» **PASSAGE PROVIDED**
··········

Hunter-Gatherers R (Still) Us
The autonomous vs. the obedient, the generalist vs. the specialist, the rural vs. the urban, the left vs. the right – these are all just variations on the same basic hunter-gatherer theme
Introduction
Comparisons of prehistoric/pre-agricultural hunter-gatherer behaviors and tendencies -- with those of more sedentary, more ‘modern’ versions of humanity -- have been carried out by anthropologists since at least the late 1960s.
This previously strictly academic concern achieved wider public interest at the turn-of-the-century with the popularization of the low-carb or Paleolithic diet. By returning to the apparently evolutionarily-fixed eating habits of our Paleolithic ancestors, most such ‘paleodiet’ adopters came to experience quite noticeable and rapid improvements in their general state of health. These concrete results alone indicated that modern man’s modern nature is not quite so free from the effects of ancestral influence as it sometimes seems.

··········

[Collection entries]

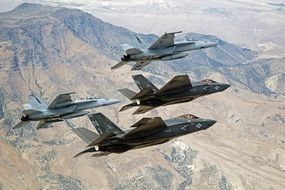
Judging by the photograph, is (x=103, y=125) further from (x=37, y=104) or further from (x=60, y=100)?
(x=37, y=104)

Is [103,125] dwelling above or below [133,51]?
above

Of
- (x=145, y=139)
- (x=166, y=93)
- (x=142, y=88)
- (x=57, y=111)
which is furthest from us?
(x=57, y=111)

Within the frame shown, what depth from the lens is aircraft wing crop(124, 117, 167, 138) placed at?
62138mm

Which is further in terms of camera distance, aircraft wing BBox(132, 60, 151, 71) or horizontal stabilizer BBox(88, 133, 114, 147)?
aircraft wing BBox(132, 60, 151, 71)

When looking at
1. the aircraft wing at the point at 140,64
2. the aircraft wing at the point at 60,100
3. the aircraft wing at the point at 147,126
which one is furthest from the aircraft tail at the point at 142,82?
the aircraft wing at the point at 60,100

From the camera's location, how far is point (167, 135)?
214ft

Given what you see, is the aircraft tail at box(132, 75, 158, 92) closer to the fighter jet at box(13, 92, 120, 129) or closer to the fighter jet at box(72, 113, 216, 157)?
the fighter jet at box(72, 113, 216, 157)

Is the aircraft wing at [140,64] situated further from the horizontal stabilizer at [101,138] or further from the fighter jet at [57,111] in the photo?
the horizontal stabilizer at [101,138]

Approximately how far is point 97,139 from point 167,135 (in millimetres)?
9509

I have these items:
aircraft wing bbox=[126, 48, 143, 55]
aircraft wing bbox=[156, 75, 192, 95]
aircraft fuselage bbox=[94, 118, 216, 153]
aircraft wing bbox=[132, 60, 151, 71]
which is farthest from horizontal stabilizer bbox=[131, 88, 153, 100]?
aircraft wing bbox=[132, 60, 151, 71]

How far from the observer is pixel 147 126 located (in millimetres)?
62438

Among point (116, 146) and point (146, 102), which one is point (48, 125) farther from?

··········

» **WORK TASK A**
According to the hunter-gatherer passage, since at least when have anthropologists been comparing pre-agricultural hunter-gatherer behaviors with those of more sedentary humans?
» **WORK TASK B**
Carry the hunter-gatherer passage forward from the point where it stops.
Nothing here depends on the rows.

» **EXPECTED ANSWER A**
Since at least the late 1960s.

» **EXPECTED ANSWER B**
Like our ancestral dietary appetites, it has been shown by anthropologists and archeologists that the evolved behavioral range of our earliest hunter-gatherer forebears also survives as a limited set of predispositions controlling the behavior of the people of this day. Given only one very simple variation in social living conditions, one of two distinctly different ancient behavioral patterns will naturally come to the fore and determine the general culture and actions of the people pursuing life under those conditions.
Carol Ember has summarized the anthropological literature of the last half century describing the evolved range of humanity’s ancestral habits, attitudes, and behaviors. For her original material, see https://hraf.yale.edu/ehc/summaries/hunter-gatherers. What follows is a pointed summary of Dr. Ember’s own 2020 summary.
General Statements
Dr. Ember first relates:
Based on the ethnographic data and cross-cultural comparisons, it is widely accepted that recent hunter-gatherer societies generally:
are fully or semi-nomadic.
live in small communities.
have low population densities.
do not have specialized political officials.
have little wealth differentiation.
are economically specialized only by age and gender.
usually divide labor by gender, with women gathering wild plants and men fishing and almost always doing the hunting.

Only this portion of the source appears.